Rewrite the rows from the one that contains "中超罚分不影响亚冠资格海港国安申花三队齐出征亚冠赛事" through the one that contains "The Secrets of", replacing "Seven" with "Nine" and changing nothing else. Omit the pictures from your answer.

-- DATA SECTION follows --

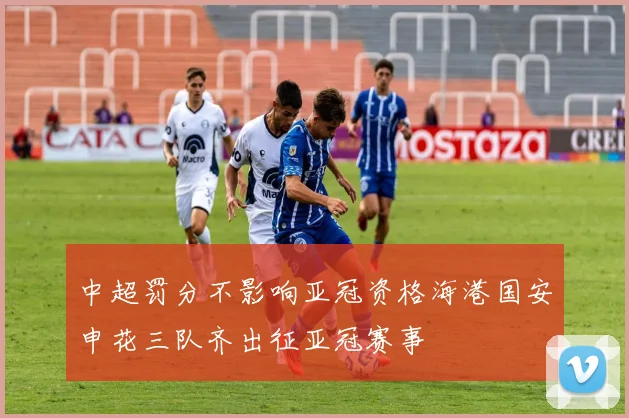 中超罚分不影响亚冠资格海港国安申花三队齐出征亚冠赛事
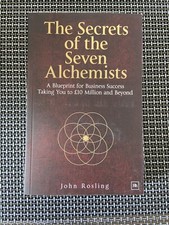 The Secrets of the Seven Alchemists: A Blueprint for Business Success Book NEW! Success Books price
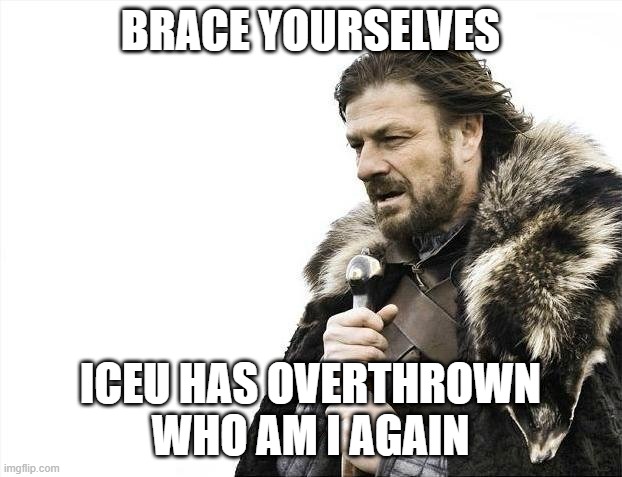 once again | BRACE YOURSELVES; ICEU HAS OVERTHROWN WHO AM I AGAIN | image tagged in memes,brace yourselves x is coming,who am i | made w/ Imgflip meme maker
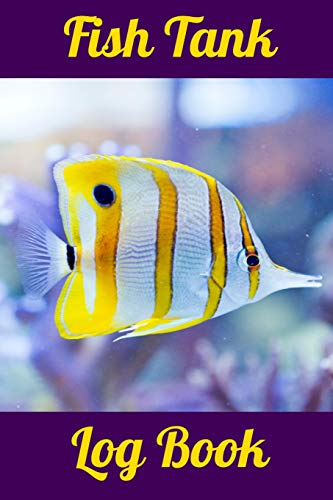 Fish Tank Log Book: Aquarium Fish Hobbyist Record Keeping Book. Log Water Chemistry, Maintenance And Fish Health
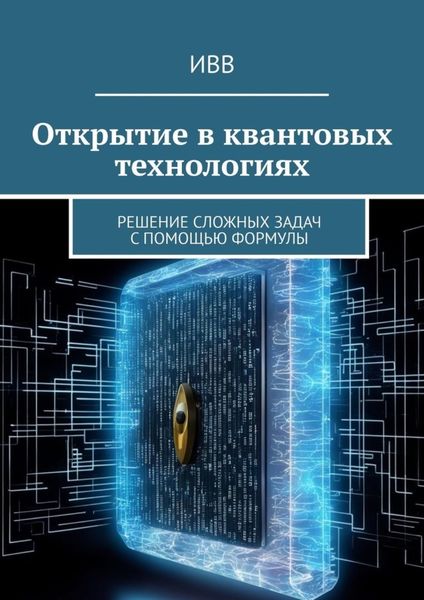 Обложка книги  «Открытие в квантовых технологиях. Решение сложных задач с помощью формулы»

-- DATA SECTION concluded --
-- DATA SECTION follows --

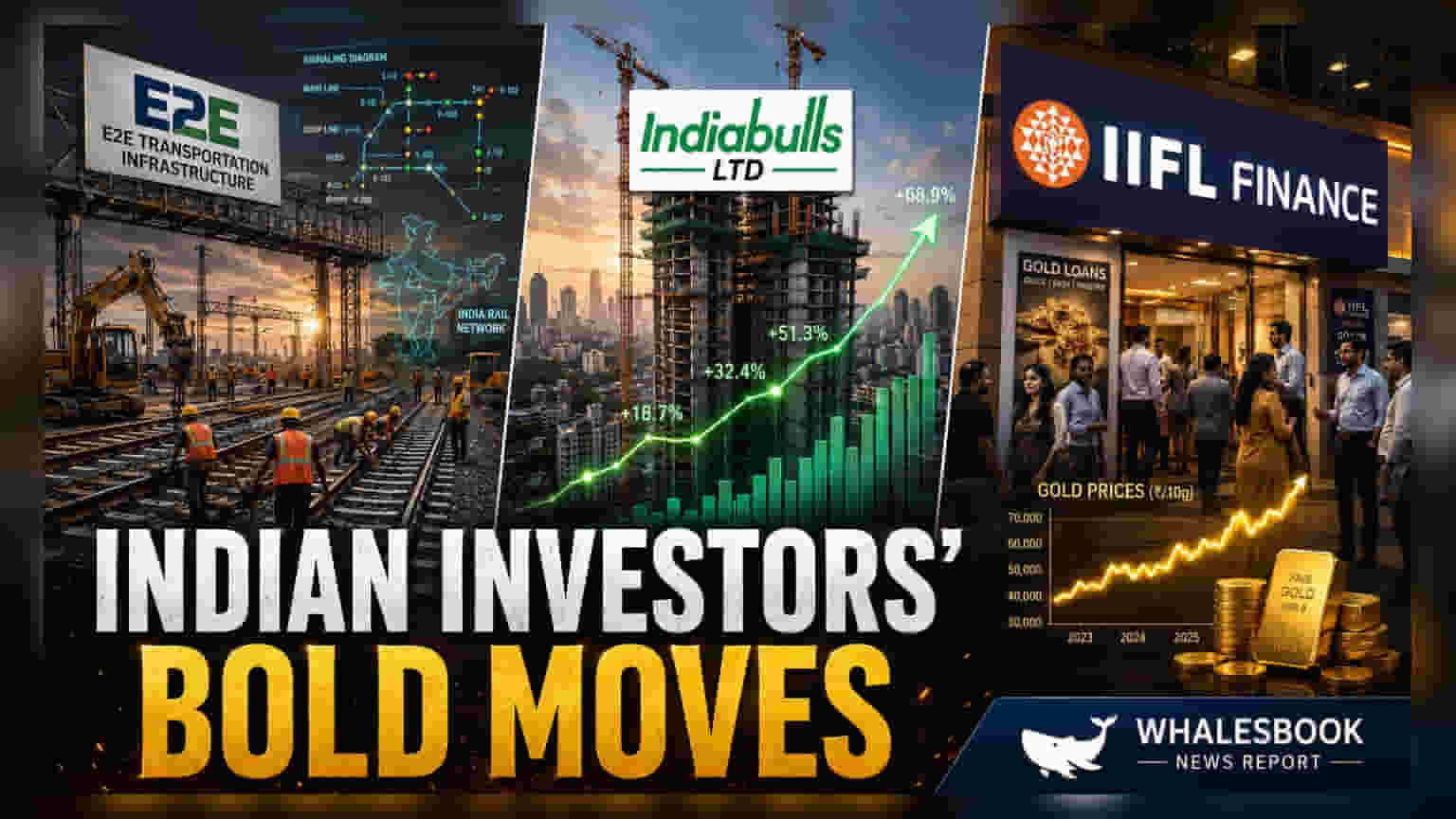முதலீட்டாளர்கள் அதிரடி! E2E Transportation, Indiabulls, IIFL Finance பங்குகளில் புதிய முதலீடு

-- DATA SECTION concluded --

REPLY TO THE TASK ::
 中超罚分不影响亚冠资格海港国安申花三队齐出征亚冠赛事
 The Secrets of the Nine Alchemists: A Blueprint for Business Success Book NEW! Success Books price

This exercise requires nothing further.